> **Text block**:
···
JASON: Okay. I did this all sorts of wrong, but we're just gonna be okay.

MARGARET: You're doing fine. It's fine.

JASON: But we're in the right place now. We've got  I put this into my downloads folder. That's why it's weird. Okay. I will fix that later. But we have this extension here.

MARGARET: Yep. It is now  it is now loaded. So, if you want to go back into your game, 

JASON: Okay.

MARGARET:  and you can go look around for the VR terminal, which will probably be down and to the right. I could be wrong, though. Oh, I'm wrong.

JASON: VR terminal?

MARGARET: Or we can do the console warp. (Footsteps)

JASON: Console warp. How would one do that?

MARGARET: Okay. So, if you open up your developer tools, which is probably  you probably need to  yeah, mmhmm.

JASON: What am I doing? Toggle developer tools. There it is.

MARGARET: Developer tools. Yeah.

JASON: Okay.

MARGARET: Then go to console. And then typeytypey.

JASON: What do I type?

MARGARET: Work open parenthesis and then single quote and fog_owl and closed quote and closed parenthesis. Or copy and paste from where Ryan posted in the chat.

JASON: Okay. Hey, look at me.

MARGARET: Now you're in the  what will once you finish the prolog be your default starting place, which is the bridge of the Fog Owl, which is your spaceship in The Cloud. Down to the right. This is the VR console.
···
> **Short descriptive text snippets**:
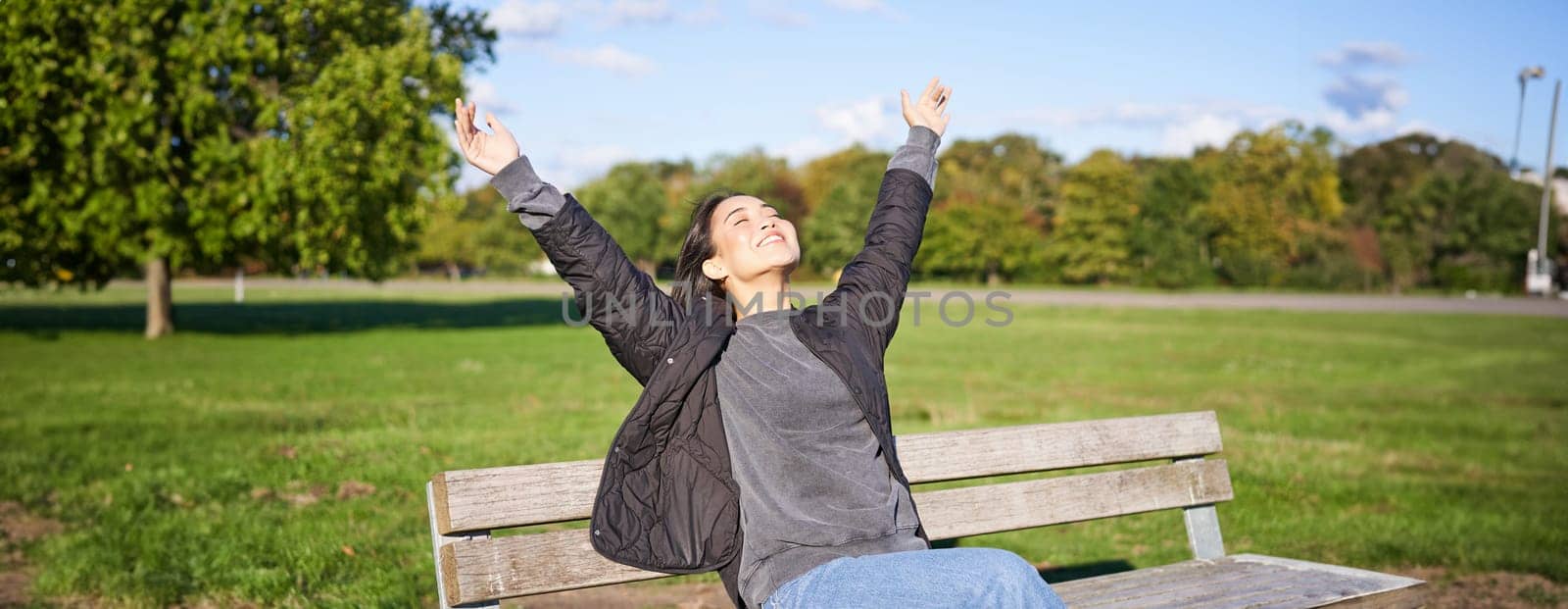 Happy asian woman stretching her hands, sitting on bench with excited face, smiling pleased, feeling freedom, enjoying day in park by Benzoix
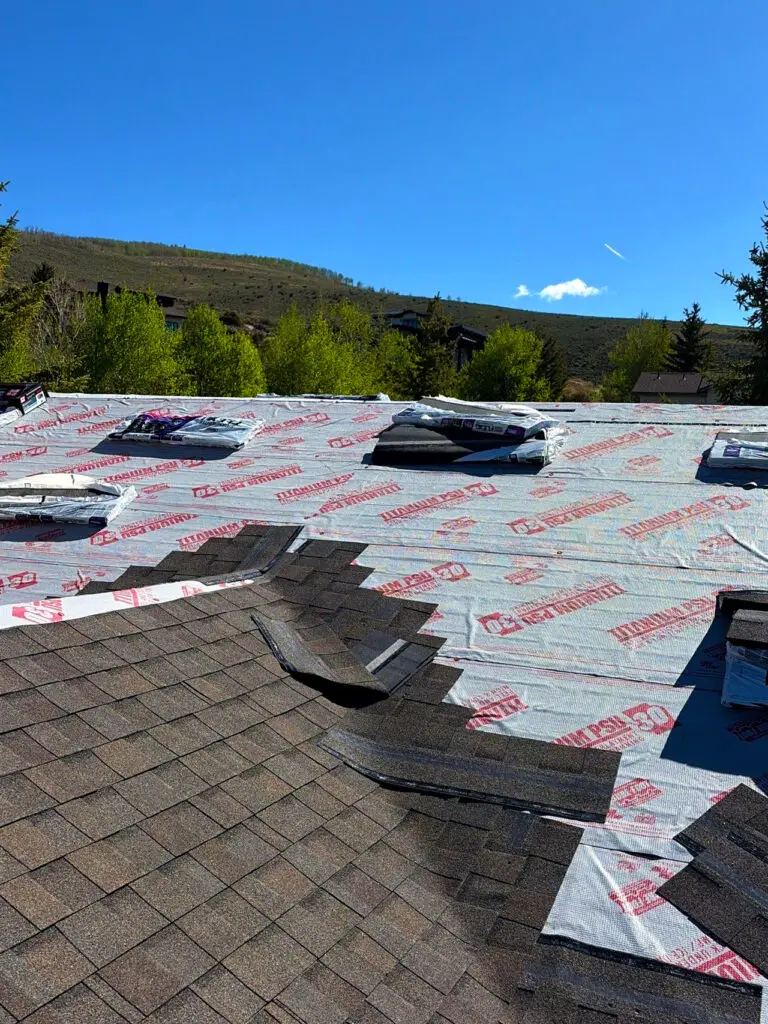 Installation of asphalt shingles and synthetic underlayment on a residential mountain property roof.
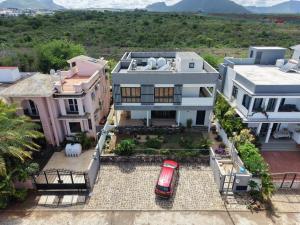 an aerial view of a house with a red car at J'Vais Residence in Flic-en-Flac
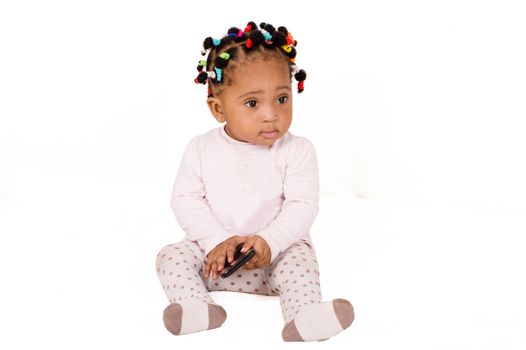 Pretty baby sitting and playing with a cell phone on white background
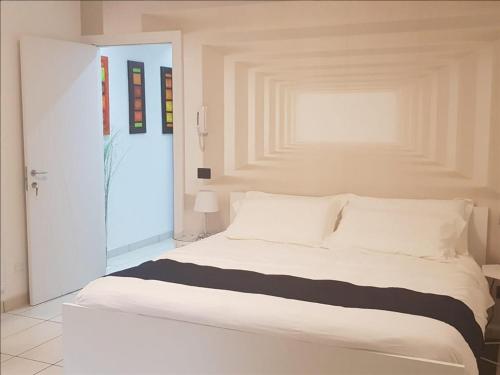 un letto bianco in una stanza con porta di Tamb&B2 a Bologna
···
> **Tasks for this exercise**:
• a. Summarize the game transcript in two sentences.
• b. Repeat the game transcript word for word, from "MARGARET: Yep. It" down to "console warp. (Footsteps)".
• c. In the game transcript, what is the Fog Owl?

> **Outputs by task**:
• a. With the extension loaded, Margaret walks Jason through opening the developer tools, going to the console, and typing a warp command with fog_owl, or copying it from where Ryan posted in the chat. The command brings Jason to the bridge of the Fog Owl, Jason's spaceship in The Cloud and the default starting place once the prolog is finished, with the VR console down to the right.

• b.
MARGARET: Yep. It is now  it is now loaded. So, if you want to go back into your game, 

JASON: Okay.

MARGARET:  and you can go look around for the VR terminal, which will probably be down and to the right. I could be wrong, though. Oh, I'm wrong.

JASON: VR terminal?

MARGARET: Or we can do the console warp. (Footsteps)

• c. It is Jason's spaceship in The Cloud.